### Tasks and exercises
A - Rewrite the part of the report on African swine fever that opens with the words containing "Dirk Pfeiffer, a" and closes with "in Southeast Asia.", substituting "François Roger" for "Mr Roger".
B - Answer these questions using the report on African swine fever:
(i) Which publication reported that the disease had jumped borders in recent weeks?
(ii) At which university does Dirk Pfeiffer work?
(iii) In which two countries does François Roger expect the virus to surface soon?
C - Extend the report on African swine fever, continuing after its final sentence.

### Passage to read
►

African Swine Fever has been branded the most serious animal health disease ever, as it continues to spread across Asia.
Science reported that in recent weeks, ASF has jumped borders to Vietnam, Cambodia, Mongolia, Hong Kong, and possibly North Korea, while animal health experts agree that the disease will inevitably spread farther.
Dirk Pfeiffer, a veterinary epidemiologist at City University of Hong Kong, said: “This is probably the most serious animal health disease [the world has] had for a long time, if not ever.”
François Roger, an animal epidemiologist at the French Agricultural Research Centre for International Development, said that many of the newly hit countries are even less prepared to deal with ASF than China, they say, which has so far failed to end its outbreaks.
Mr Roger said: “Vietnam and Cambodia probably do not have the technical abilities to be able to control ASF.”
He said that the virus will soon surface in Myanmar and Laos, which have “weak veterinary infrastructures and surveillance systems,” and it may become endemic in Southeast Asia.

◄

### Excerpted records

►

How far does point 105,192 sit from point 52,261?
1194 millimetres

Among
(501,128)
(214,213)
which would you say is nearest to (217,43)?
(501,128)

◄

### Per-task outputs
A -
Dirk Pfeiffer, a veterinary epidemiologist at City University of Hong Kong, said: “This is probably the most serious animal health disease [the world has] had for a long time, if not ever.”
François Roger, an animal epidemiologist at the French Agricultural Research Centre for International Development, said that many of the newly hit countries are even less prepared to deal with ASF than China, they say, which has so far failed to end its outbreaks.
François Roger said: “Vietnam and Cambodia probably do not have the technical abilities to be able to control ASF.”
He said that the virus will soon surface in Myanmar and Laos, which have “weak veterinary infrastructures and surveillance systems,” and it may become endemic in Southeast Asia.

B -
(i) Science
(ii) City University of Hong Kong
(iii) Myanmar and Laos

C -
In the United States, the Wall Street Journal has reported that pork prices are expected rise as ASF decimates Chinese pigs.
The newspaper said McDonald’s, Burger King, Jimmy Dean and Dunkin’ all reportedly expect sausage and bacon prices to rise this year as China has to import pigs to make up for the 200 million hogs that are expected to die from the disease.
That quantity of lost pigs accounts for around 5% of the global meat market, according to the Wall Street Journal.
The US Department of Agriculture has said China could import 33% more pigs this year to meet domestic demand.